However, the maths only work for the Red-Red-Green if the far-right Alternative für Deutschland doesn’t eat too big a slice of the electoral cake. Currently, polls put it third place ahead of the Greens and Left. That means Schulz must do all he can to shift the focus away from AfD leader Frauke Petry, and some proper fights with Merkel might indeed help to distract attention.
When Schulz outlined his political priorities in an interview last year, he said he wanted a legal framework in the EU that ensures asylum is not granted to people who are not victims of political persecution, while balancing the interests of people who come to Europe to seek a better life for themselves and their children.
That’s easier said than done, of course.
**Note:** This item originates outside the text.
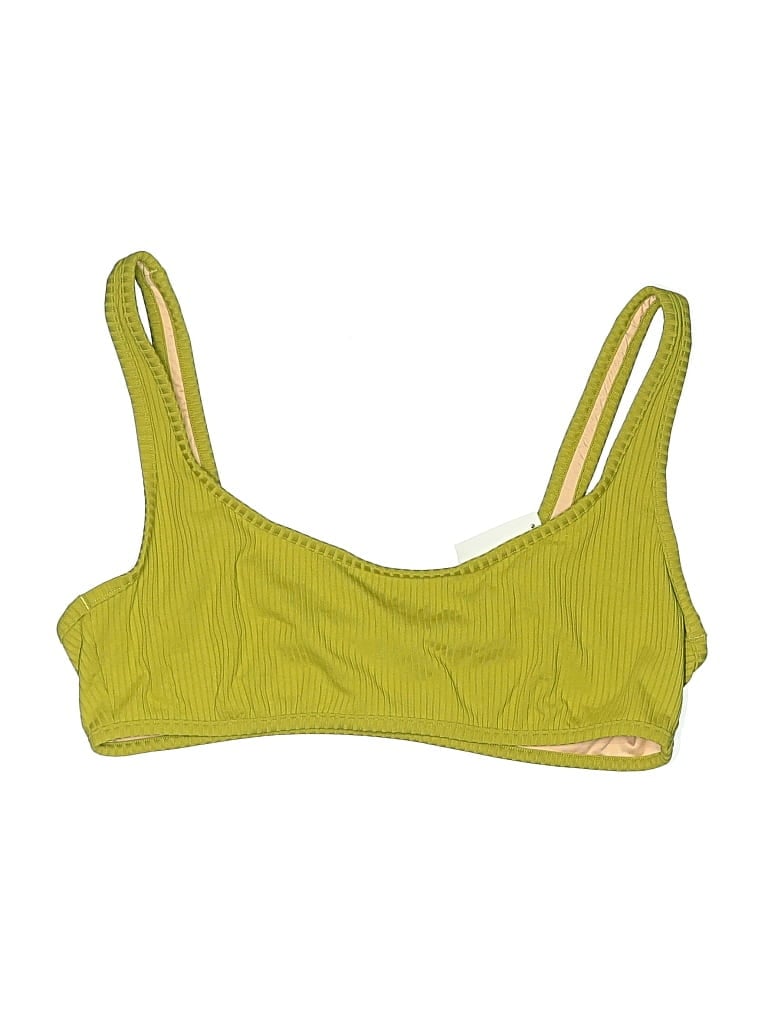 Madewell Swimsuit Top Green Swimwear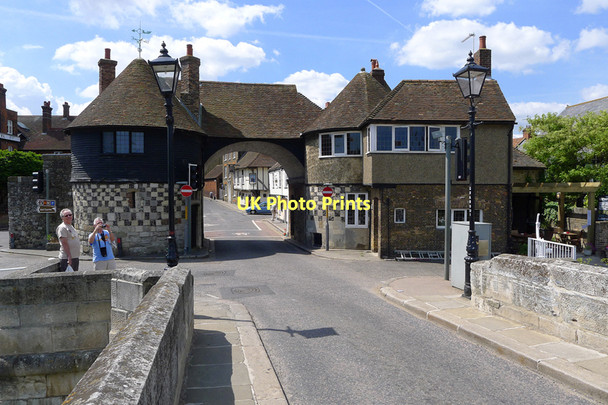 Photo 6"x4" Barbican Gate, Sandwich, Kent Sandwich c2011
But as Schulz and Merkel prepare to compete with each other on podiums up and down the country in coming months, they share at least one common goal: Avoid the migration issue where possible, and if it can’t be avoided, point to European solutions that are in the works and hope, above all, that the numbers of new arrivals continue to drop.
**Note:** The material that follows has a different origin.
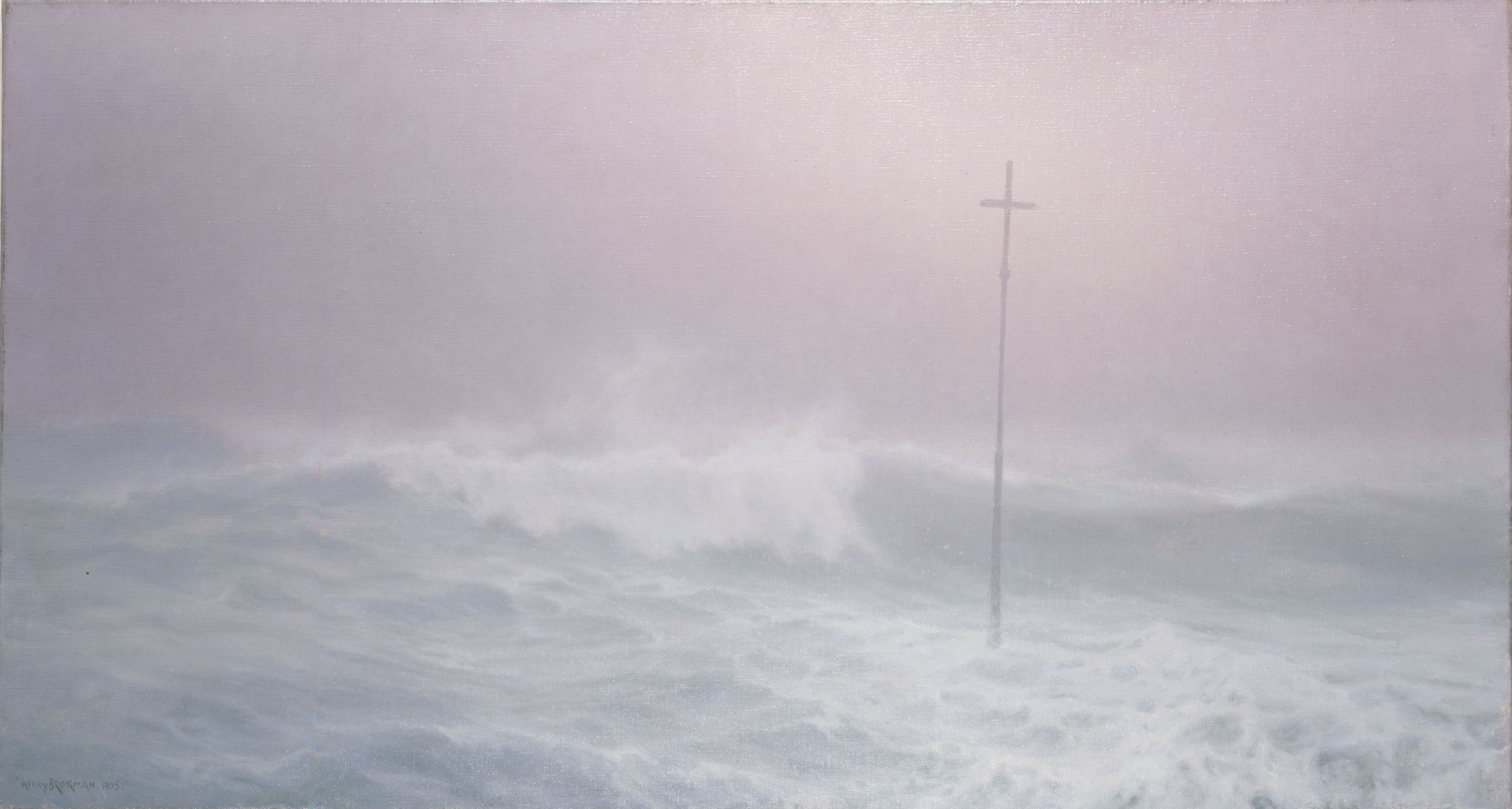 Henry Brokman, La Croix dans la brume, Bretagne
On Tuesday, Schulz said: “There will be no Europe bashing from me, no hatred for minorities,” he said. “I will fight populists and anti-democrats. Social democrats have always fought against enemies of democracy.”
4) Talk to ordinary Germans
If the AfD does manage to get into the Bundestag for the first time in September, it represents a threat above all to anyone trying to form a majority at the left of CDU of the way it would divide up the electorate. That means Schulz must address himself to the potentially disaffected sectors of the working and middle classes at risk of being lured away by the AfD’s populist message.
In conversations over that past few months, Schulz has given glimpses of an electoral strategy that would focus on giving ordinary Germans the feeling that their work, their tax money and their respect for the rules is worthwhile.
Another version, adapted to wherever Schulz is delivering his speech, is that it’s unacceptable for the local pub in [fill in the name of the relevant German city] to pay taxes when Starbucks doesn’t.
“We want hard working people who stick to the rules to be able to live well in Germany,” he said at Tuesday’s press conference. “We want people to feel respected, to have a good future for their children … that they have the same, fair opportunities to achieve in our society. SPD has a claim to leadership on these issues in this country.”
5) Play to your strengths
Schulz’s detractors often say he has no experience in German politics other than his years as mayor of Würselen, his small hometown close to Aachen, and tend to speak disparagingly of his 23 years in the European Parliament. In one opinion poll late last year, one in four Germans said they had never heard of him — though, on the flipside, that implies that three-quarters of them have.
In a country where politicians like to make a fuss of their doctorates, Schulz is a high-school drop-out who didn’t go to university. He has fought off alcoholism — successfully — and is no stranger to personal criticism from sectors of the media. However, he also knows how to leverage his position as Germany’s most influential man in Brussels, appearing in lots of TV talk shows and interviews and making the most of the photo opportunities. Fluent in English and French and few more European languages, he can more than hold his own at top international gatherings like Davos, where last week he met U.K. Chancellor Philip Hammond and U.N. Secretary General Antonio Guterres, and picked a fight with Dutch Prime Minister Mark Rutte.
And if the worst comes to the worst, and the SPD is condemned to another four years playing junior partner to Merkel’s conservatives, Schulz’s Brussels years show he can flourish in a ‘grand coalition.’